■ **Exercise prompt**
Exclude the images, then return every line below exactly as written.

■ **The data**
[Start of Attachment]

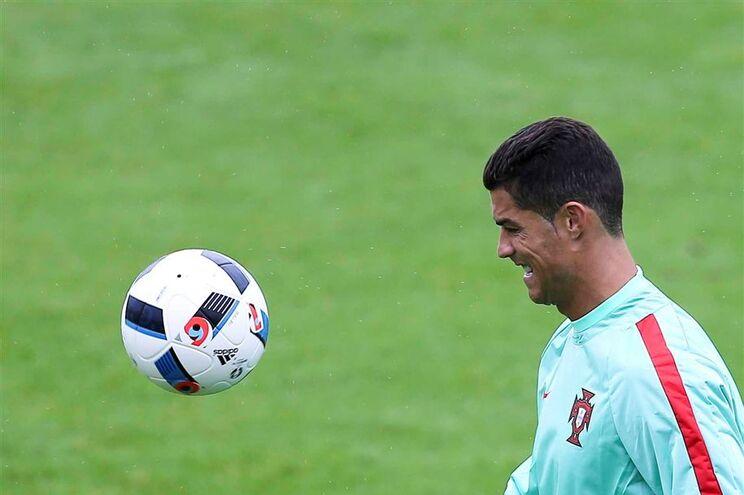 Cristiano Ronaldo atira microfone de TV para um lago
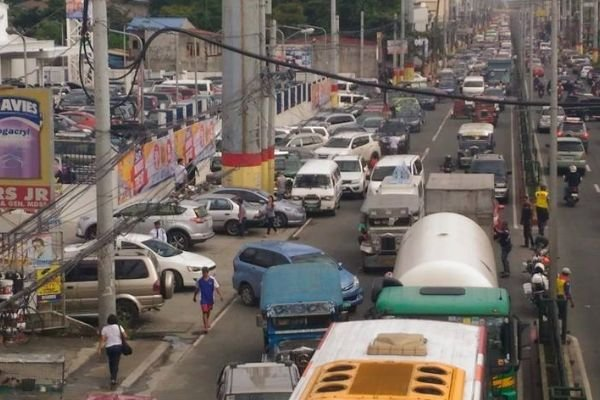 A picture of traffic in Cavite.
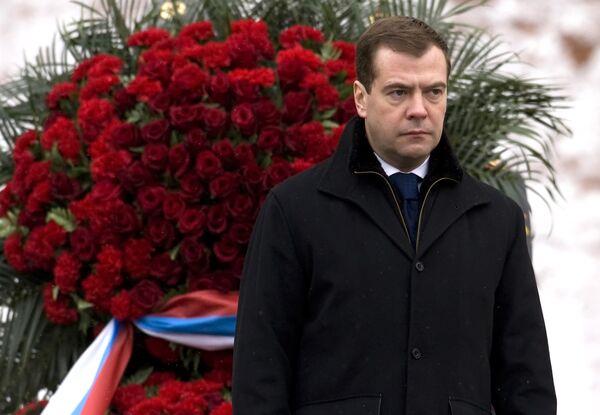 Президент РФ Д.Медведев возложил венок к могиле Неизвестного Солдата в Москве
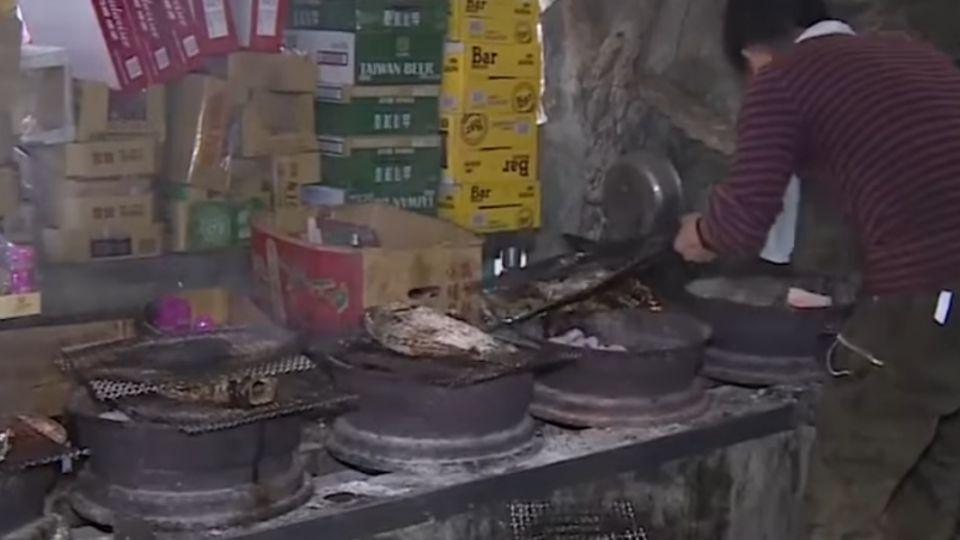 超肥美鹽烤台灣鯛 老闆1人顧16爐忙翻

[End of Attachment]

■ **Task result**
 Cristiano Ronaldo atira microfone de TV para um lago
 A picture of traffic in Cavite.
 Президент РФ Д.Медведев возложил венок к могиле Неизвестного Солдата в Москве
 超肥美鹽烤台灣鯛 老闆1人顧16爐忙翻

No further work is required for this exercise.